* BEGIN SOURCE EXCERPT *
Barento

Regions with significant populations
- Ethiopia

Languages
- Oromo

Religion
- Islam

Related ethnic groups
- Borana Oromo

= Barento =

Subgroup of Oromo people

Barento (Oromo: Bareentoo) is one of the two major subgroups of the Oromo people, a Cushitic ethnic group. They live in the West Hararghe Zone, Arsi zone, of the Oromia Region of Ethiopia while the other subgroup named Borana Oromo inhabiting Oromia Special Zone Surrounding Addis Ababa, West Shewa Zone, West Welega Zone and Borena Zone of the Oromia Region of Ethiopia.

==Demography==
Barento are one of the two main moiety of the Oromo people in the Oromia Region of Ethiopia. Between the fifth and eighth centuries, the Borana Oromo and Barentu Oromo people had differentiated from the confederation. The Barento people thereafter expanded to the eastern regions now called Hararghe, Arsi, Wello, and northeastern Shawa. The Borana people, empowered by their Gadda political and military organization expanded in the other directions, regions now called western Shewa, Welega, Illubabor, Kaffa, Gamu Goffa, Sidamo and in the 16th-century into what is now northern Kenya regions. The Borana and Barento groups are sometimes referred to as two early era moieties of the Oromo people.
* END SOURCE EXCERPT *
_OBJECTIVES:_
A: Summarize the Barento passage in two sentences.
B: Please switch "Oromia Region" to "Oromia State" in the Barento passage, repeating it starting at "Related ethnic groups" and ending at "of the Oromia Region of Ethiopia.".
The items that come next aren't needed for any of this.
* BEGIN RECORD LIST *
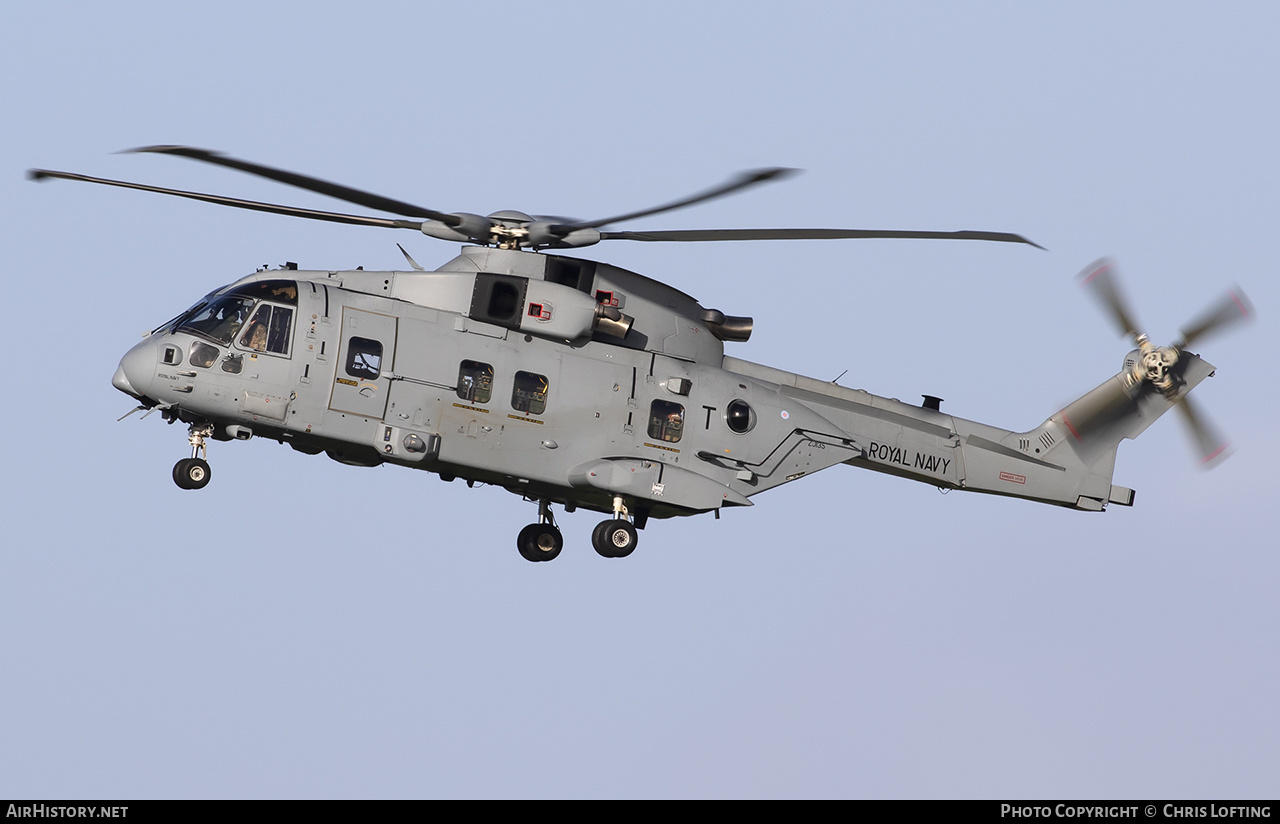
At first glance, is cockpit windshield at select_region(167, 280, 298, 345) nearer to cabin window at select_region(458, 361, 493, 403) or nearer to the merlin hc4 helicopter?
the merlin hc4 helicopter

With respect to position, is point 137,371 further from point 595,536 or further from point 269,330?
point 595,536

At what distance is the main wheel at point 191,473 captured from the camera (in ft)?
81.1

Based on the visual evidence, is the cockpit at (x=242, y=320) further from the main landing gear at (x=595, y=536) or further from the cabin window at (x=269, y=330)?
the main landing gear at (x=595, y=536)

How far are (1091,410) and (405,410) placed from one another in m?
13.0

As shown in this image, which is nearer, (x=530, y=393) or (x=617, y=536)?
(x=530, y=393)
* END RECORD LIST *
_TASK RESULTS:_
A: The Barento are one of the two major subgroups of the Oromo people, a Cushitic ethnic group, and live in the West Hararghe and Arsi zones of the Oromia Region of Ethiopia, while the other subgroup, the Borana Oromo, lives in other zones of that region. The two groups differentiated between the fifth and eighth centuries, after which the Barento expanded east into regions now called Hararghe, Arsi, Wello, and northeastern Shawa, and the Borana expanded in other directions, reaching what is now northern Kenya in the 16th century.

B:
Related ethnic groups
- Borana Oromo

= Barento =

Subgroup of Oromo people

Barento (Oromo: Bareentoo) is one of the two major subgroups of the Oromo people, a Cushitic ethnic group. They live in the West Hararghe Zone, Arsi zone, of the Oromia State of Ethiopia while the other subgroup named Borana Oromo inhabiting Oromia Special Zone Surrounding Addis Ababa, West Shewa Zone, West Welega Zone and Borena Zone of the Oromia State of Ethiopia.